**ASSIGNED TASK:** Reproduce the article on Costa Rica's shortage of English speakers word for word, from its headline to its final sentence.

**SELECTED TEXT:**
● ● ● ● ●

English Speakers in Demand
It’s the open secret of the year: Costa Rica does not have enough English speakers to fill the demand presented by the country’s rapidly growing service industry.
“The number of jobs that require a relatively sophisticated use of English (surpasses) our ability as a country to produce qualified professionals,” Education Minister Leonardo Garnier said.
The Costa Rican Investment Promotion Agency (CINDE) figures that the service industry will need another 7,000 English speakers by next year, whether or not the Central American Free-Trade Agreement with the United States (CAFTA) passes in the upcoming referendum.
The projected demand is in addition to the 15,000 already working in call centers, office outsourcing and other businesses that offer services abroad.
So far, the prospects don’t look good. “What (our members) tell us is that of every 10 people they interview, eight lose the opportunity because of their (poor) English,” said Andrea Centeno, a CINDE spokeswoman.

● ● ● ● ●

**INPUT DATA:**
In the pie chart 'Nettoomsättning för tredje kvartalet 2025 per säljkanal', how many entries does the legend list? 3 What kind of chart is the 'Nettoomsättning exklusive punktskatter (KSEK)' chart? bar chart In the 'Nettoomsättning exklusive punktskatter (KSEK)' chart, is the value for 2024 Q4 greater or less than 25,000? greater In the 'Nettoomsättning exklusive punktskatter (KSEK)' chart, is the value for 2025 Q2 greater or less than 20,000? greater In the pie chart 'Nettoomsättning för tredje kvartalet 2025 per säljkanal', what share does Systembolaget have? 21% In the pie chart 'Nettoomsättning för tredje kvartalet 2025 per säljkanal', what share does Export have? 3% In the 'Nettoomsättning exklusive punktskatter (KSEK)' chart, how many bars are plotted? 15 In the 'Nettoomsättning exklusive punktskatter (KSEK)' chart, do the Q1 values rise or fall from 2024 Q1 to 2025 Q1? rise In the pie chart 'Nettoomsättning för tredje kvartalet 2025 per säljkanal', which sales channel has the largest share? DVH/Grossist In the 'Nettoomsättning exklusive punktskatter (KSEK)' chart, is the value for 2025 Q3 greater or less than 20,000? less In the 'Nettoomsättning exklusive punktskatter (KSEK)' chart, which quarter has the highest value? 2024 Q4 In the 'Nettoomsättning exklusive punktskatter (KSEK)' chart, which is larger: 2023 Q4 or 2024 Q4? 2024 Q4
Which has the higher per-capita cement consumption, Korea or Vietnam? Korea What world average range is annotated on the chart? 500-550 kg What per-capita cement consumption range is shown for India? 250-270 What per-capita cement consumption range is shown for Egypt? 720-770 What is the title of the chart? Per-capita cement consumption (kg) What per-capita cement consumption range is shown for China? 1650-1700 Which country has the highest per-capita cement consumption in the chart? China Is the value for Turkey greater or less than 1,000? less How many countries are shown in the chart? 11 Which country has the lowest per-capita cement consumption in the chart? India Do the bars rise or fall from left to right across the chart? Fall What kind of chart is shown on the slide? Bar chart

● ● ● ● ●

**RESPONSE TO THE EXERCISE:**
English Speakers in Demand
It’s the open secret of the year: Costa Rica does not have enough English speakers to fill the demand presented by the country’s rapidly growing service industry.
“The number of jobs that require a relatively sophisticated use of English (surpasses) our ability as a country to produce qualified professionals,” Education Minister Leonardo Garnier said.
The Costa Rican Investment Promotion Agency (CINDE) figures that the service industry will need another 7,000 English speakers by next year, whether or not the Central American Free-Trade Agreement with the United States (CAFTA) passes in the upcoming referendum.
The projected demand is in addition to the 15,000 already working in call centers, office outsourcing and other businesses that offer services abroad.
So far, the prospects don’t look good. “What (our members) tell us is that of every 10 people they interview, eight lose the opportunity because of their (poor) English,” said Andrea Centeno, a CINDE spokeswoman.